What are your thoughts on the applied value of current certificates in real-life situations? Is certification a path forward to achieve a consistent, high-quality incident response?

P.S. It felt wrong that after 25 years in this industry working on mission-critical IT systems, I was not aware of many of these standards. How many of them do you recognise?
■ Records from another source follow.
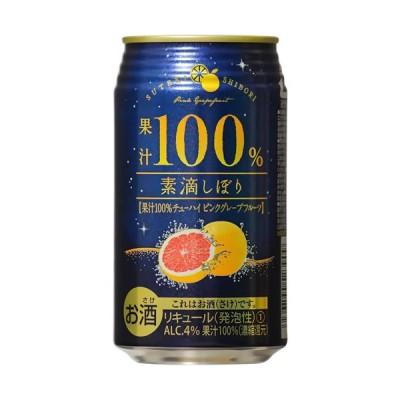 ケース売り 素滴しぼり 果汁100% チューハイ ピンクグレープフルーツ 350ml×24缶 1ケース 富永貿易 ギフト プレゼント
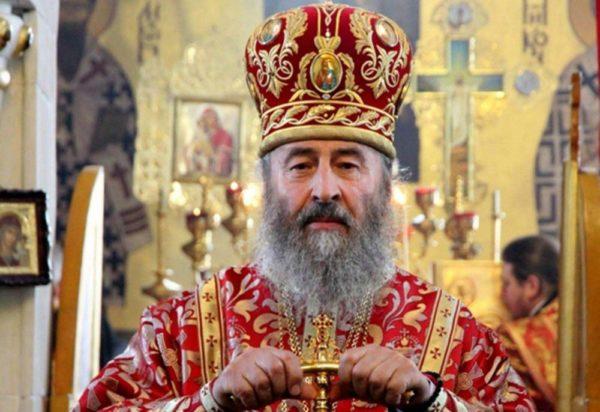 Глава Украинской Церкви отказался встречаться с экзархами Константинополя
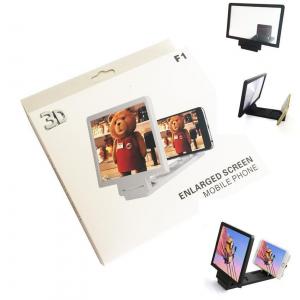 3D F1 Screen Magnifier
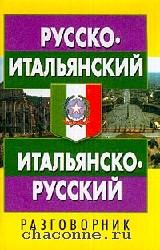 Русско-итальянский, итальянско-русский разговорник
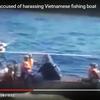 中国高速船がベトナムの漁船を銃で威嚇?…動画を確認してみました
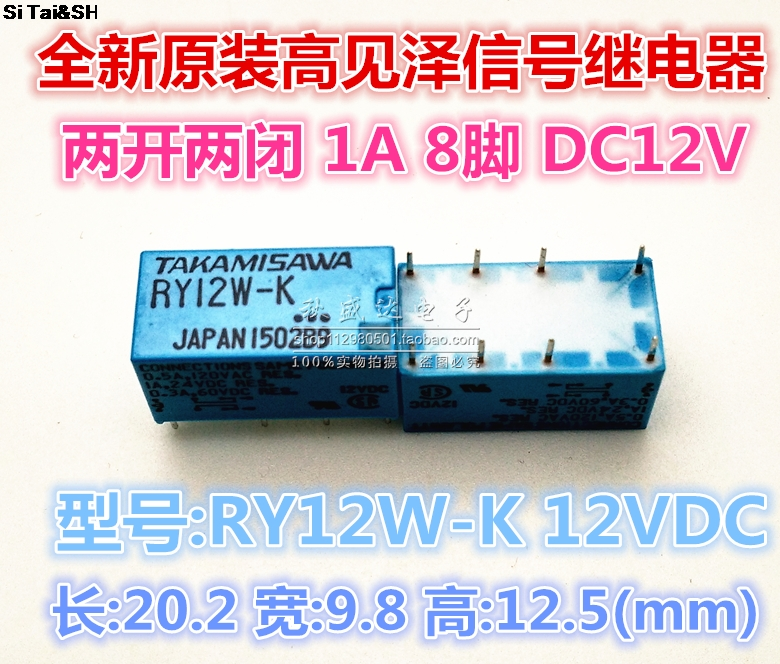 1PCS RY12W-K TAKAMISAWA RY12W 12V Signal Relay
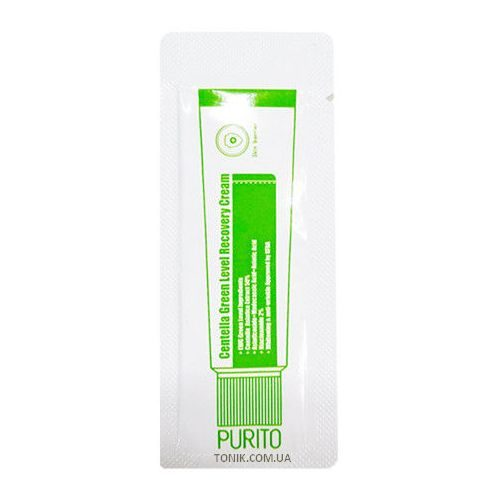 Purito Centella Green Level Recovery Cream Sample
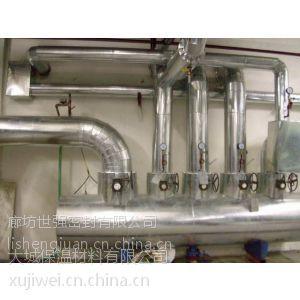 供应供应铁皮保温材料供货商%辛集铁皮保温工程承包价格%铁皮保温格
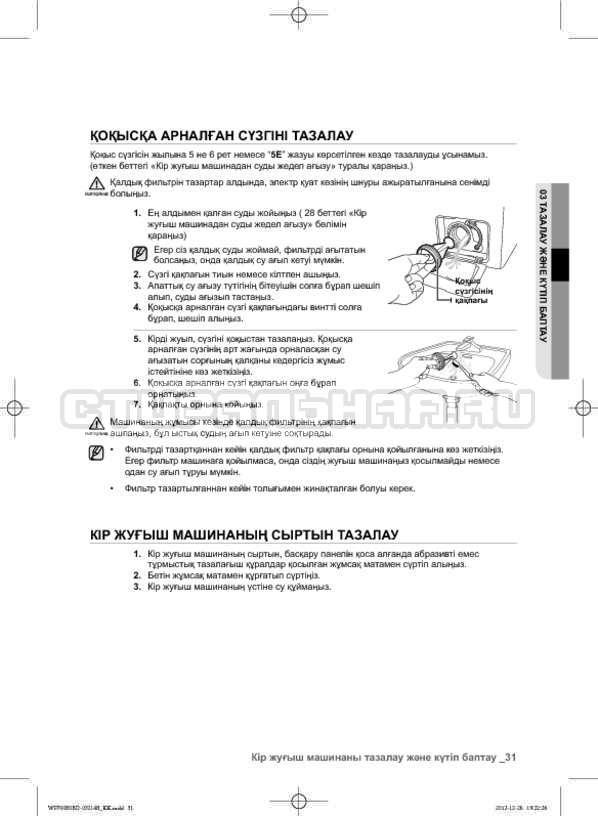 Инструкция Samsung WF700B0BDWQ страница №111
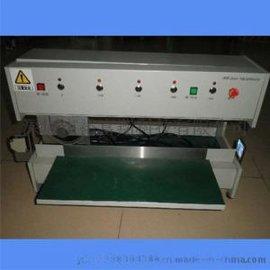 全自动分板机 v-cut走刀式分板机 厂家直销海外 PCB分板机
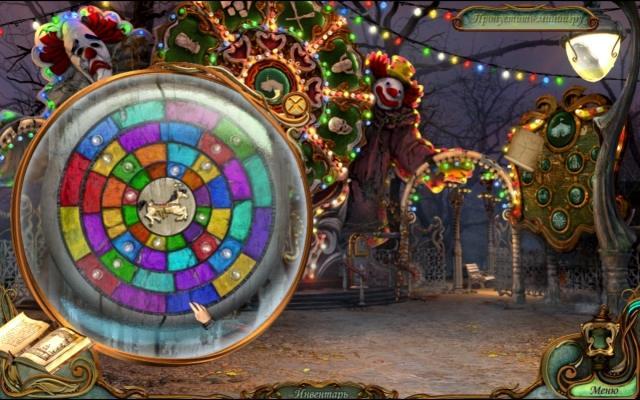 Дримлэнд - screenshot 7
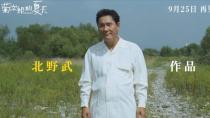北野武导演名作《菊次郎的夏天》发布定档预告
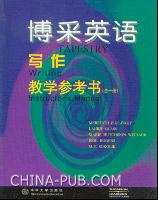 博采英语:写作教学参考书(全一册)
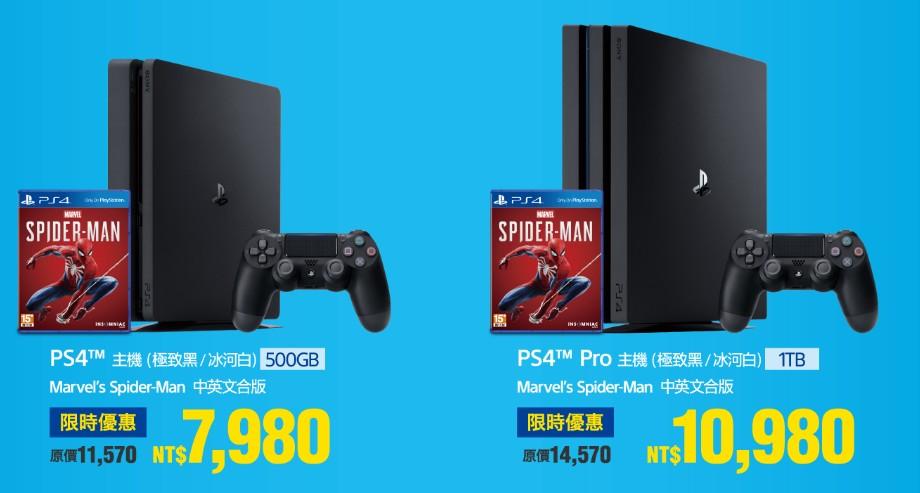 台灣PS4 PRO早就該改售價為NT$:10980!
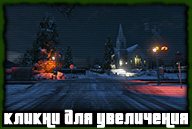 gta-online-north-yankton-077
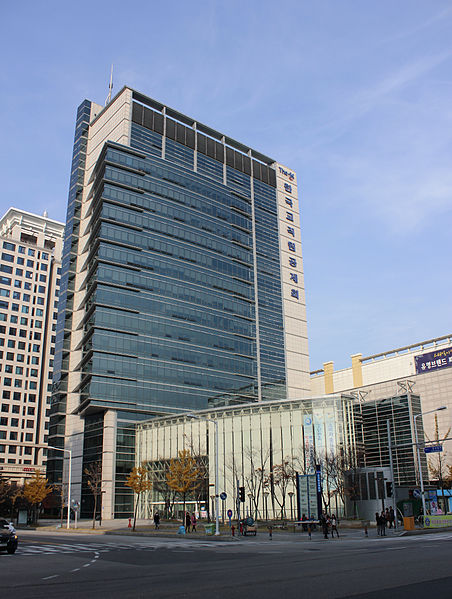 Korea Teachers' Credit Union Daejeon move to office space in London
Table 1 - Standards governing the IT ecosystem

IT-Ecosystem Area	Core Standard / Framework (↑ = mandatory regulation)	Typical Certifications that “plug in” to, prove, or operationalise that standard	Org / People
Infrastructure reliability (data-centre / facility)	Uptime Institute Tier Standard	Tier Certification of Design Documents / Constructed Facility (TCDD/TCCF) • Accredited Tier Designer (ATD)	Org / People
Infrastructure reliability (data-centre / facility)	ANSI/TIA-942 ; ISO/IEC 22237 ; BICSI 002	TIA-942 Data-centre Conformity Certificate • Certified TIA-942 Design Consultant (CTDC) • ISO 22237 Certificate of Conformity • EPI CDCE/CDCX/CDCSP	Org / People
Resilient system design & security controls	ISO/IEC 27001 + 27002	ISO 27001 ISMS Certificate • ISO 27001 Lead Auditor / Lead Implementer • CISSP, CISM, CISA (map to 27002 control domains)	Org / People
	NIST SP 800-53 / Risk-Management Framework	FedRAMP / StateRAMP ATO • (ISC)² CAP (Certified Authorization Professional)	Org / People
	CIS Critical Security Controls	CIS Controls Practitioner Certificate • CIS SecureSuite Membership	— / People
	NIST SP 800-160 (Cyber-resilient engineering)	(guidance only – no formal cert)	—
Data protection / availability of information	ISO/IEC 27701 (Privacy ISM)	ISO 27701 Certificate • ISO 27701 Lead Auditor	Org / People
	PCI-DSS ↑	PCI-DSS ROC / SAQ compliance • QSA, ISA, PCIP (individual assessor creds)	Org / People
	SOC 2 (Trust Services – Security & Availability)	SOC 2 Type II Attestation • CPA / SOC Practitioner credentials	Org / People
Risk governance & cyber-resilience management	ISO 31000 ; ISO/IEC 27005	ISO 31000 Lead Risk Manager • ISO 27005 Risk Manager	— / People
	COBIT 2019	COBIT Foundation / Design & Implementation certs	— / People
	NIST Cyber-security Framework 2.0	(framework – often mapped to ISO/NIST controls; no direct cert)	—
	ISACA CRISC	(maps to ISO 31000 / COBIT risk domains)	— / People
Incident response & business continuity	ISO 22301 (BCMS)	ISO 22301 Certificate • ISO 22301 Lead Auditor / Implementer • DRI CBCP/ABCP	Org / People
	ISO/IEC 27035 ; NIST SP 800-61	GIAC GCIH, EC-Council ECIH • MIM® Professional / Expert • Blackrock 3 Incident-Mgr levels • MIM Operational Certification (whole IR function)	People / Org
	ITIL 4 – Service Continuity & Incident Mgt.	ITIL 4 Foundation / Managing Professional	— / People
Regulatory resilience & sector rules	↑ GDPR (Art 32) ; ↑ NIS2 ; ↑ EU DORA (2025)	GDPR, NIS2, DORA “compliance attestations” (external audits) • Emerging DORA Practitioner courses	Org / People
	↑ HIPAA Security-Rule (US)	HIPAA Compliance Audit • AHIMA CHPS	Org / People
	↑ FISMA / FedRAMP (US Gov)	FedRAMP Moderate / High ATO • CMMC Assessor (for contractors under CMMC 2.0)	Org / People
	↑ CMMC 2.0 (Level 1-3)	CMMC Certification (Level 1-3) • Certified CMMC Professional / Assessor	Org / People
	↑ NERC CIP (North-American grid)	NERC-CIP Compliance Audit • GridSec/ICS-focused incident-handler courses	Org / People
	↑ APRA CPS 234 & CORIE (AU) ; MAS TRM (SG)	CPS 234 Compliance Assessment • CORIE intelligence-led red-team exercise attestation • MAS TRM “notice of compliance”	Org / People

Hamed Silatani

Hamed is the co-founder and CEO of Uptime Labs. He has 20 years of experience in engineering leadership, reliability engineering and IT operations. Having spent the majority of his career at the sharp end of incident response in financial services, he's looking to help all companies master the unexpected.